Ant tasks used in building AO-supported projects.
Features
- Fine-grained management of last-modified times within
*.aar
,*.jar
,*.war
, and*.zip
files for optimum reproducibility and publishability. - Generate directory-only ZIP files with a reference timestamp to be able to manipulate ZIP file structure reproducibly while also not losing per-entry timestamps.
-
SEO filter Javadocs: Canonical URLs,
selective
rel="nofollow"
, Sitemaps, and Google Analytics tracking code.
Motivation
Our immediate goal is to have efficient sitemaps for generated Javadocs. The sitemaps must provide accurate last-modified timestamps for generated pages. Our current implementation of reproducible builds is losing last-modified information.
More broadly, we desire accurate last-modified times for all project resources deployed in *.aar
, *.jar
, *.war
,
and *.zip
files. This can have implications for
web content modeling,
web resource caching, and the resulting
sitemap generation.
Standard Solutions and Related Deficiencies
As a simple strategy to create reproducible builds, a typical starting point is to
declare a timestamp in the ${project.build.outputTimestamp}
property.
This timestamp is then used for all entries in all resulting AAR/JAR/WAR/ZIP files. Standard Maven plugins all use this
value, and the Maven Release Plugin will update this
value automatically during releases.
This simple approach, however, introduces an issue when serving web content from the /META-INF/resources
directory
within JAR files (and a similar issue with the main content served directly from or expanded from the main WAR file).

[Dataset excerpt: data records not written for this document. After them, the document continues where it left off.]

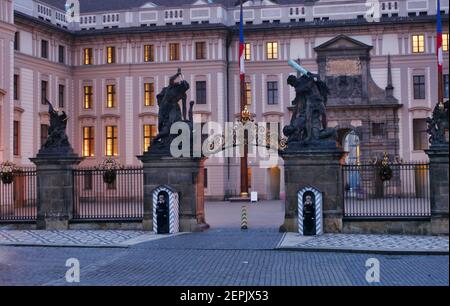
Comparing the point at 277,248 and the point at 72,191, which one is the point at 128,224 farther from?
the point at 277,248

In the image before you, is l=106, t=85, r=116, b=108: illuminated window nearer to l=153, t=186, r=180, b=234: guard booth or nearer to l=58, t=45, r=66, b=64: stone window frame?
l=58, t=45, r=66, b=64: stone window frame

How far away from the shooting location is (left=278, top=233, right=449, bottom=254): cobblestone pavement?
18.3 m

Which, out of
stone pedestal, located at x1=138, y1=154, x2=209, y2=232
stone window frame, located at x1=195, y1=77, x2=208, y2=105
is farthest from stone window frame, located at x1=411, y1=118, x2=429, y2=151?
stone pedestal, located at x1=138, y1=154, x2=209, y2=232

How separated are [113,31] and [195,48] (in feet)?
20.0

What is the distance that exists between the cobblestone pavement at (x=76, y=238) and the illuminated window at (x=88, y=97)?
26.7m

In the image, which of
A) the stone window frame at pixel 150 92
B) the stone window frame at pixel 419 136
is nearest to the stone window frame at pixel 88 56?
the stone window frame at pixel 150 92

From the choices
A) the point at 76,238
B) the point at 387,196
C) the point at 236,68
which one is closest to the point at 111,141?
the point at 236,68

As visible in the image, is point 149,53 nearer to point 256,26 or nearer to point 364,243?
point 256,26

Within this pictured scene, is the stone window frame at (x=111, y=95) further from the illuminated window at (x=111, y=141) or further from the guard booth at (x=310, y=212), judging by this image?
the guard booth at (x=310, y=212)

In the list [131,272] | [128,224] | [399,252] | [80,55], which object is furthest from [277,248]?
[80,55]

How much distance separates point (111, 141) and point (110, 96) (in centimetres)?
335

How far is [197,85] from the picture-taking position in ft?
163

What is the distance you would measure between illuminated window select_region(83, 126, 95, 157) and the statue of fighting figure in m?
29.4

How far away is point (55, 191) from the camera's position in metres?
25.2
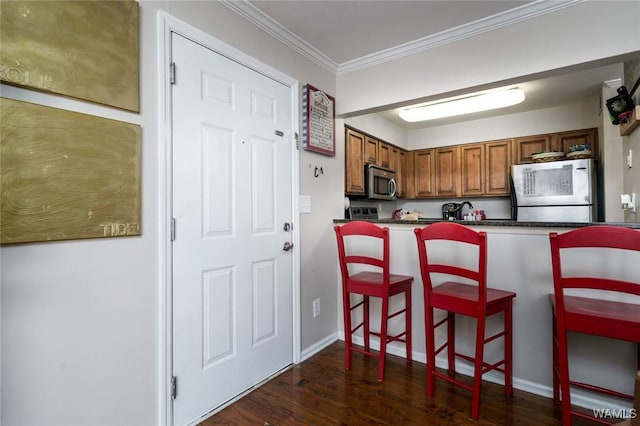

Specifically, in snapshot builds between releases, the JAR/WAR will be recreated with the same timestamp,
thus being updated without the main web application and clients being aware of the change.
One workaround is to modify this timestamp on each commit. This concept can be automated through the use of git-commit-id-maven-plugin, which will use the timestamp of the last commit. This ensures last modified times are updated, so nothing is cached too aggressively. However, it now appears that all resources are modified on every commit. This, in turn, can cause web crawlers to be directed toward many pages that have, in fact, not been updated. When this is Javadoc-generated content, it can cause the crawler to take a while to find actual updated content, or even worse it could distract the crawler from more meaningful changes elsewhere in the site.
Our Solution
Leveraging the Apache Ant tasks provided by this project, our
Jenkins builds will now compare the AAR/JAR/WAR/ZIP files between the last successful build
and the current build. When the entry content is identical to the previous build, the entry will be modified in-place
to have the same timestamp as the previous build. Thus, modified times will be carried through from build to build so
long as the content has not changed. If the entry is new to a build, it will retain the timestamp resulting from
${project.build.outputTimestamp}
as is already done.
Our release builds do not use this optimization. They use standard reproducible timestamps, typically derived from
${git.commit.time}
.
This is only an optimization to assist crawlers in identifying new content more efficiently. We only publish content from our SNAPSHOT (or POST-SNAPSHOT) builds. These snapshots are typically published by Jenkins (which will contain the patched modification times), but may also be published directly by developers (which will use standard reproducible timestamps).
Why Ant Tasks Instead of Maven Plugin?
We have implemented this as Ant tasks instead of a Maven plugin because the task is used to process its own artifacts. While we use the tasks via Apache Maven AntRun Plugin, the versatility of TaskDef Task allows us to pick-up the artifact of the current build on the classpath.